Angela's job is to monitor misunderstandings between the Kimis of the world and their owners, and flag them for technical attention. Analyzing a Kimi recording one day, she hears a snippet of conversation between a man and a woman that indicates that something alarming happened. But where? And to whom? Angela alerts her immediate superior, a man named Holloway (Andy Daly), who dismisses her worries and orders her to erase the recording. "I thought it might have been a crime," Angela tells him. "Our policy is, it's not our business," he says.

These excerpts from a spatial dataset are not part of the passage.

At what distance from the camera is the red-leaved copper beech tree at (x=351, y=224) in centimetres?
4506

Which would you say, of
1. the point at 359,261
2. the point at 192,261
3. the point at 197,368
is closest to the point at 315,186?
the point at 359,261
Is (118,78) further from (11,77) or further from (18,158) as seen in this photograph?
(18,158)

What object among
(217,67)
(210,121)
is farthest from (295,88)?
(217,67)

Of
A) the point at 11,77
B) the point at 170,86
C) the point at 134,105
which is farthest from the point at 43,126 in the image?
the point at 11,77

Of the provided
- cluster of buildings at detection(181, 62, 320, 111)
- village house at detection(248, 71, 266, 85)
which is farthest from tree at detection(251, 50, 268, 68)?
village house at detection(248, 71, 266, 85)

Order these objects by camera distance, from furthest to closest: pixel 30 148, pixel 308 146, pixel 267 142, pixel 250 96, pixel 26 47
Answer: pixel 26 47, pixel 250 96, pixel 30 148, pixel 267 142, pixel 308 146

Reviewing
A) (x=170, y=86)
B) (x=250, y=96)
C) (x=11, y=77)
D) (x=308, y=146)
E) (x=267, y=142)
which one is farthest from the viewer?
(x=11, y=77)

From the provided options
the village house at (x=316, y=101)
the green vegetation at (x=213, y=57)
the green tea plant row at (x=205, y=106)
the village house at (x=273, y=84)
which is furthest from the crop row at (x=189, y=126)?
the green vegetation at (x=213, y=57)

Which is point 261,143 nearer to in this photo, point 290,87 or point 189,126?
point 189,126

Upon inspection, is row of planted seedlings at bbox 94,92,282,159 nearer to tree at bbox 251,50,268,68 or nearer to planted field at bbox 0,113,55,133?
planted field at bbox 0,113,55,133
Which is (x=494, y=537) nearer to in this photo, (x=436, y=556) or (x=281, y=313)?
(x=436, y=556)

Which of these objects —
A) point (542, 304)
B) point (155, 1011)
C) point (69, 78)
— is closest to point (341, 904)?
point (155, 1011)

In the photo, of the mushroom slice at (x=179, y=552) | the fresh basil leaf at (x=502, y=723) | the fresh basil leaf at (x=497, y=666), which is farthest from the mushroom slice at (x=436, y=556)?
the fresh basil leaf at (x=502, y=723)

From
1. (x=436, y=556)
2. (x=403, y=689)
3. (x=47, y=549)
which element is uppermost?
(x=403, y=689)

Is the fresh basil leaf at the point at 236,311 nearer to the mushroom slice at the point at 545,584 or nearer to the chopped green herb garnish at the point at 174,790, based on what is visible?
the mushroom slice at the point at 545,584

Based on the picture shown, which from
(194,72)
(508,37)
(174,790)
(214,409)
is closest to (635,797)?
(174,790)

Isolated as she is—by the pandemic, by the atomization of online life—Angela has no idea what deadly trouble she's suddenly in. And we soon see she'll be getting no help from her corporate bosses, who all seem to be creeps, especially a shameless liar named Chowdhury (Rita Wilson, cast wonderfully way against type) and a smarmy exec named Bradley (Derek DelGaudio), who's counting down the millions he'll be making from an upcoming IPO (as long as this Angela problem can be dealt with).
Zoë Kravitz uses her natural quiet and watchfulness to turn the hollowed-out Angela into an affecting character. We watch her stiffly shuffling around her apartment, or grimly scurrying along a street (on a rare visit to the outside world) with her face aimed straight down at the ground, and Kravitz succeeds in making us feel this character's very modern variety of pain. While the end of the movie might strike some viewers as too film-geeky (it sends the story sailing off into an old Abel Ferrara movie), everything that precedes it does a knowing job of cranking up tension and diminishing, at least a little bit, whatever faith in human concern and kindness we might have brought into the theatre with us. In Angela's cramped world, the last thing you want to hear anyone say is, "You've called exactly the right person."